Convert the records below into a JSON list of strings, with one string for each line and blank lines left out. Leave the pictures out of the list.

• **Spatial questions linked to pictures**
>> Begin
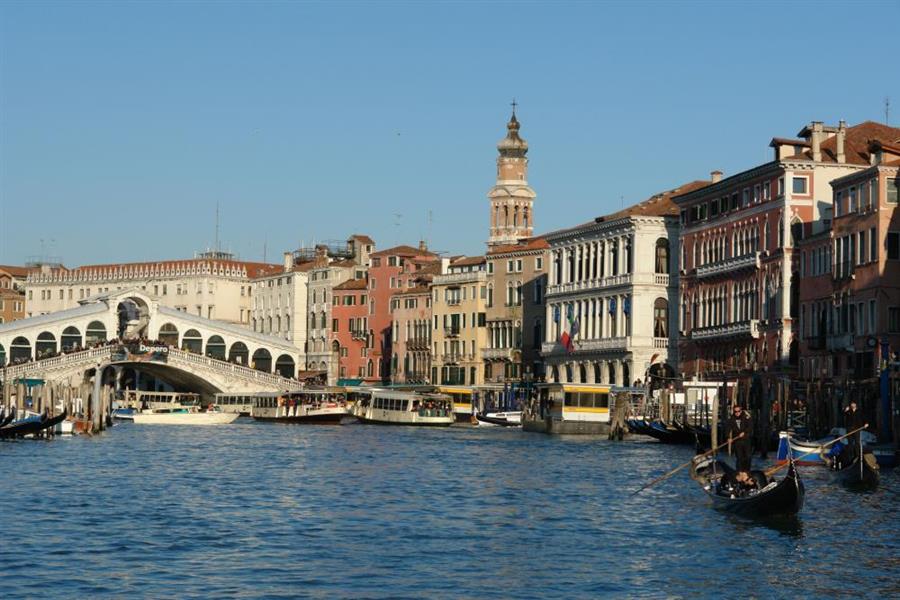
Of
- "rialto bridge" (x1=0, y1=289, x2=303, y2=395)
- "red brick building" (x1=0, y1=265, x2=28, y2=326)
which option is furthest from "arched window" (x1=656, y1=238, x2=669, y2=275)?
"red brick building" (x1=0, y1=265, x2=28, y2=326)

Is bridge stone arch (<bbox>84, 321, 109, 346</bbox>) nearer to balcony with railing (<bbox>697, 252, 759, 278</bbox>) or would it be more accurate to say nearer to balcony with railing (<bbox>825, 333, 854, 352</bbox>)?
balcony with railing (<bbox>697, 252, 759, 278</bbox>)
>> End
• **ANSWER BELOW**
[
  "Of",
  "- \"rialto bridge\" (x1=0, y1=289, x2=303, y2=395)",
  "- \"red brick building\" (x1=0, y1=265, x2=28, y2=326)",
  "which option is furthest from \"arched window\" (x1=656, y1=238, x2=669, y2=275)?",
  "\"red brick building\" (x1=0, y1=265, x2=28, y2=326)",
  "Is bridge stone arch (<bbox>84, 321, 109, 346</bbox>) nearer to balcony with railing (<bbox>697, 252, 759, 278</bbox>) or would it be more accurate to say nearer to balcony with railing (<bbox>825, 333, 854, 352</bbox>)?",
  "balcony with railing (<bbox>697, 252, 759, 278</bbox>)"
]